PROBLEM TO WORK ON
Set out everything in the records from the line containing "Picking from" down to the line containing "Examining this photo, is" as a numbered list, leaving out blank lines.

RECORDS FOR THIS EXERCISE
.....

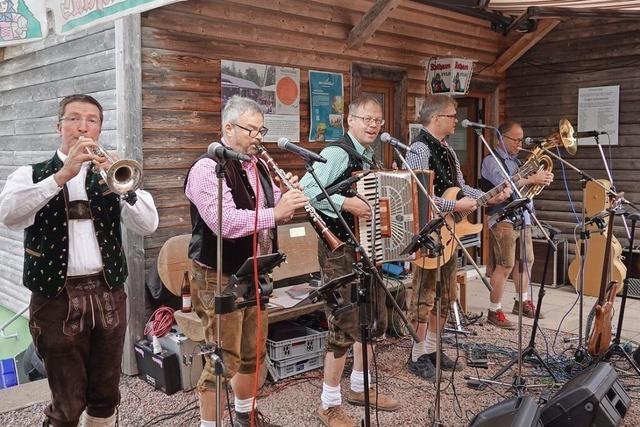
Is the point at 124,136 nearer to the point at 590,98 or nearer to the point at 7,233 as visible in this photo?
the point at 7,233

.....

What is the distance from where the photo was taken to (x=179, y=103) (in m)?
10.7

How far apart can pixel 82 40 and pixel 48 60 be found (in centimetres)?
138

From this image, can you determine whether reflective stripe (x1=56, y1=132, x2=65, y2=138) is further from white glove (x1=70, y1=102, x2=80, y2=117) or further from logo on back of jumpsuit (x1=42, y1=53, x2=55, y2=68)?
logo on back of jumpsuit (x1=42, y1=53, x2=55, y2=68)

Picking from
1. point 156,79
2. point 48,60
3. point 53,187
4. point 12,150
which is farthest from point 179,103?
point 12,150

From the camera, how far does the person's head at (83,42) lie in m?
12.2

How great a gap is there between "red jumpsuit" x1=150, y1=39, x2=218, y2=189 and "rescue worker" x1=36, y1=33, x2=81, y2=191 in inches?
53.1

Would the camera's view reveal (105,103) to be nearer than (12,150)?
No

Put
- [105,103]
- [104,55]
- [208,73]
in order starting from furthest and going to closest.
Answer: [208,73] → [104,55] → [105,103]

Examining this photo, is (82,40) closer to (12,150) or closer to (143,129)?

.....

SOLUTION FOR THIS TASK
1. Picking from
2. 1. point 156,79
3. 2. point 48,60
4. 3. point 53,187
5. 4. point 12,150
6. which is farthest from point 179,103?
7. point 12,150
8. From the camera, how far does the person's head at (83,42) lie in m?
9. 12.2
10. How great a gap is there between "red jumpsuit" x1=150, y1=39, x2=218, y2=189 and "rescue worker" x1=36, y1=33, x2=81, y2=191 in inches?
11. 53.1
12. Would the camera's view reveal (105,103) to be nearer than (12,150)?
13. No
14. Put
15. - [105,103]
16. - [104,55]
17. - [208,73]
18. in order starting from furthest and going to closest.
19. Answer: [208,73] → [104,55] → [105,103]
20. Examining this photo, is (82,40) closer to (12,150) or closer to (143,129)?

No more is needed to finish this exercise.